Carved Marble Jali (Screen) Window with Floral Motifs

Date1935-1938
PeriodModern
MediumMarble
DimensionsOverall: 57 x 30 in. (144.8 x 76.2 cm)
ClassificationsStonework
Credit LineCourtesy of the Doris Duke Foundation for Islamic Art
Object number41.51.4
DescriptionThis jali, or pierced stone screen, is one of four located in the bathroom of the Mughal Gallery. They have been placed in the windows to filter the light and provide privacy. Their botanical decorations are based on examples from marble dado (lower wall) panels at the Taj Mahal. The flower depicted on this jali may be a gloriosa, or “glory lily.”
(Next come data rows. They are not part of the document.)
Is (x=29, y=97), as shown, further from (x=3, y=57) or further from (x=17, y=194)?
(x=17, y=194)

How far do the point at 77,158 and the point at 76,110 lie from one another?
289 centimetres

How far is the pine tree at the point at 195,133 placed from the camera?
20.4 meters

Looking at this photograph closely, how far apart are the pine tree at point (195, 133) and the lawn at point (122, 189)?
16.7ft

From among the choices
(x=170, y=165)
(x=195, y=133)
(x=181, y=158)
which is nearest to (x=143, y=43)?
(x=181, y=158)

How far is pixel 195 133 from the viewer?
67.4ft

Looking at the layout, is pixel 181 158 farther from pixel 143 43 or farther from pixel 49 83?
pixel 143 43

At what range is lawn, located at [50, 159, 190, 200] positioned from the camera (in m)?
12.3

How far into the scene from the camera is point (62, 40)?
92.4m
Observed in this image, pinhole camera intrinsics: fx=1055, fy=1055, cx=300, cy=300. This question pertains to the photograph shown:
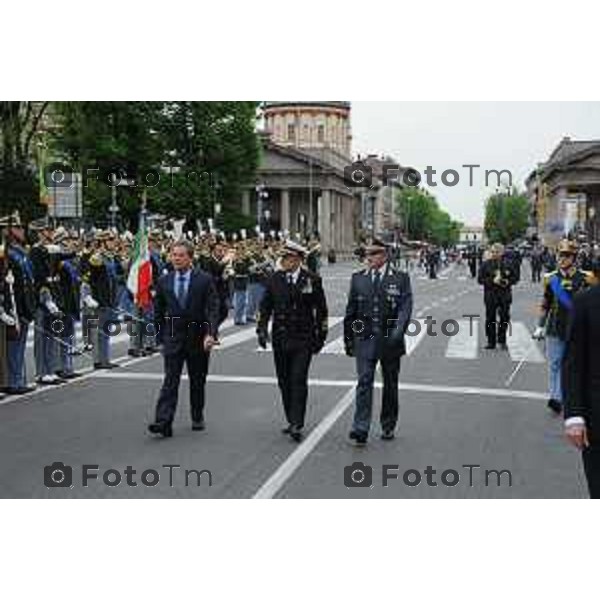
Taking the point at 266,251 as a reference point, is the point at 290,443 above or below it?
below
The rooms that today form the Mughal Gallery were originally Doris Duke’s private bedroom, dressing room and bathroom. They were referred to as the ‘Mughal Suite’ because of their architecture and decoration draw inspiration from the monuments of the Mughal dynasty, which ruled from 1526 until 1858 CE in South Asia. The inlaid marble, pierced stone screens and other decorative elements of the Mughal Suite can be compared, for instance, to the decoration of the Taj Mahal, the tomb built by the Mughal emperor Shah Jahan between 1631 and 1648 CE. Doris Duke would have seen the Taj and other Mughal buildings during her travels in India in 1935. Her version of Mughal architecture was created for her by the workshop of Rai Bahadur Seth Lachhman Das in Agra, India, working to the designs of Francis Barrington Blomfield, a British designer based in Delhi. The carved marble elements arrived and were installed in Hawaii in 1938-39.